Scene da un interno per vertigini e gaglioffi

Karl Marx nel suo libro Il 18 Brumaio di Luigi Bonaparte scrive: “La storia si ripete sempre due volte: la prima come tragedia, la seconda come farsa”. Lo ha preso alla lettera il regista italo-scozzese Armando Iannucci, quando ha avuto l’idea di girare un film sulla settimana successiva alla morte di Josif Stalin, segretario generale del Partito Comunista dell’Unione Sovietica, avvenuta a Mosca il 5 marzo 1953. Non si potevano ripetere cinematograficamente gli aspetti tragici (e in parte misteriosi) di quella pagina storica senza volgerli in farsa.

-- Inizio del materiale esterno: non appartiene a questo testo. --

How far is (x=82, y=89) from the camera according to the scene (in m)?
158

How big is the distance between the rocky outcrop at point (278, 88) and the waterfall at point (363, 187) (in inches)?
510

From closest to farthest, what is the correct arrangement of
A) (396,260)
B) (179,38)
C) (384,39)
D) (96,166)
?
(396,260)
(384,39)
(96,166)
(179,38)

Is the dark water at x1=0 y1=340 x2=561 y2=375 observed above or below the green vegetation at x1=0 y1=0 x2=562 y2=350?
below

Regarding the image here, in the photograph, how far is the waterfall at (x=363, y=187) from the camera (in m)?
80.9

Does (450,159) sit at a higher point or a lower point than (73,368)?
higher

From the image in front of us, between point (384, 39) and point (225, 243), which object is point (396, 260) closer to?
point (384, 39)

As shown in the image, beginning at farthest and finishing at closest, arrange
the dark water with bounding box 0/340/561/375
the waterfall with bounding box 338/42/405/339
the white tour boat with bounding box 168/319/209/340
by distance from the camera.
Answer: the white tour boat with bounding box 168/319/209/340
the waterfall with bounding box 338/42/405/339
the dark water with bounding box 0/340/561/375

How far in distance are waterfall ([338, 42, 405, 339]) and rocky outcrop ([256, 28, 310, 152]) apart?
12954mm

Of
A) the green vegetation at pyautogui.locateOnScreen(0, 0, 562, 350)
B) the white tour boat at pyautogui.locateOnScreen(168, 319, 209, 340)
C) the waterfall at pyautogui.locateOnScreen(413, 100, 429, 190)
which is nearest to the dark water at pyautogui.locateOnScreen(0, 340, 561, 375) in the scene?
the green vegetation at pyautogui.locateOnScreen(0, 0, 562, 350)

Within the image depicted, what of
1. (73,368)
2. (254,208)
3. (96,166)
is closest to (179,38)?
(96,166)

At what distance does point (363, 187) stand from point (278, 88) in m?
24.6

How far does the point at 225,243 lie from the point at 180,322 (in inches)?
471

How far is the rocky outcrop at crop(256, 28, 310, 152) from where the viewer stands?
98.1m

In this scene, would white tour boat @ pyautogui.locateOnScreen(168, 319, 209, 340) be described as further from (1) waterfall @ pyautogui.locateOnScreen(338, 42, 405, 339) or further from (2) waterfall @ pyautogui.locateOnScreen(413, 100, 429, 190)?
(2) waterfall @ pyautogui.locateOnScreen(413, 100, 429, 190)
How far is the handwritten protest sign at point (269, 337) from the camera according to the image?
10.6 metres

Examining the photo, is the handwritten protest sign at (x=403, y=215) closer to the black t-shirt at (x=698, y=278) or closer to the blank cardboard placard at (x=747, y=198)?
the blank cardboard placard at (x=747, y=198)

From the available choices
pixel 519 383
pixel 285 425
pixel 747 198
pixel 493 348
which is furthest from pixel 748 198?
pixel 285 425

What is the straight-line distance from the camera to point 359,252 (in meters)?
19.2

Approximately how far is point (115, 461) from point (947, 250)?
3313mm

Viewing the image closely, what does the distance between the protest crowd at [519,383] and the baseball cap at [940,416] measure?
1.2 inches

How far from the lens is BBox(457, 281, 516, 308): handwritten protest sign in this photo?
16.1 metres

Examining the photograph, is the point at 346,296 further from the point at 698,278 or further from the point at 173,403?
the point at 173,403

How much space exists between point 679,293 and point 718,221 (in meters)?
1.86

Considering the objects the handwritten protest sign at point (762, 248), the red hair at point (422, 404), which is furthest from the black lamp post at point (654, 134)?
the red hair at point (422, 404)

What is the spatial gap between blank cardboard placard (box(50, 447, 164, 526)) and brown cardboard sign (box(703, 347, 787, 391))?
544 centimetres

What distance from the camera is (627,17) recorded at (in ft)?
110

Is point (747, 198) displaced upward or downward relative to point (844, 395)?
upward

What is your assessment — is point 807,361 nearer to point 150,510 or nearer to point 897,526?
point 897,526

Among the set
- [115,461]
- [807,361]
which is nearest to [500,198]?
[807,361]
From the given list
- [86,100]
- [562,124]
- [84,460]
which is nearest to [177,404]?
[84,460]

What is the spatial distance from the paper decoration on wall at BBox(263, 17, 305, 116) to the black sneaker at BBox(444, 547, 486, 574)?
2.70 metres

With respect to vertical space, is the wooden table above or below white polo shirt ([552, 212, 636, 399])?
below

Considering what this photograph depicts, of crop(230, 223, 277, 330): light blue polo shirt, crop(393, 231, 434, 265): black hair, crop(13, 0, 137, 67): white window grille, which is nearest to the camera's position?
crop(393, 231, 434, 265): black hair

E il risultato ottenuto dà perfettamente a Iannucci. Prima ancora di ridere, infatti, innanzitutto si riflette in questa commedia nera. E il riso è rafforzato dallo stupore che si prova, dalla prima all’ultima scena, nel constatare quanto questa chiave farsesca ci racconti in modo maledettamente serio, vero e nuovo quello che è accaduto attorno a quel tremendo e ingombrante cadavere.

Il film è basato sul fumetto, o meglio graphic novel di Fabien Nury e Thierry Robin. Seguendo il filo di fatti realmente accaduti, il regista innesca una serie di episodi, circostanze grottesche che ci forniscono al contempo sia le maschere che lo smascheramento del ristretto vertice politico che ruotava intorno a Stalin. I reali personaggi storici vengono colti nella nudità delle loro pulsioni caratteriali più banali, meschine, cialtronesche, pavide e infide, pronte ad allearsi e a tradire nello stesso istante. Lo scopo è quello gattopardesco di cambiare tutto per non cambiare niente. E soprattutto di non farsi fare politicamente, ossia fisicamente fuori da chi siede gomito a gomito attorno al tavolo del supremo organismo del potere sovietico, ossia il Politburo, il ristrettissimo ufficio esecutivo del Comitato Centrale del Partito. La danza attorno a quella bara e a quel tavolo è davvero macabra nella sua sguaiatezza, eppure è proprio in questi tratti che improvvisamente ti ferisce, come una lama di rasoio in pieno volto, la verità storica. Beria, Malenkov, Molotov, Bulganin, Kuschev, il generale Zuchov, i figli di Stalin Svetlana e Vasily, tramano, urlano, sbracano ubriachi di vodka e di follia, non tanto attorno al cadavere ancora fresco del dittatore, quanto sulle ferite piagate di un popolo che si tenta di manovrare come un esercito di cenciose marionette al fine di un ulteriore auto accecamento del potere che in suo nome dovrebbe governare per redimerlo dalle condizioni di miseria e sfruttamento cui è assoggettato. La strepitosa resa interpretativa di Steve Buscemi della figura di Nikita Kruscev, il quale svetta sugli altri proprio in virtù della propria cruda ridicolaggine ci dà la dimensione reale dello scontro tra titani avvenuto in quei giorni dentro la dacia di campagna in cui è morto Stalin.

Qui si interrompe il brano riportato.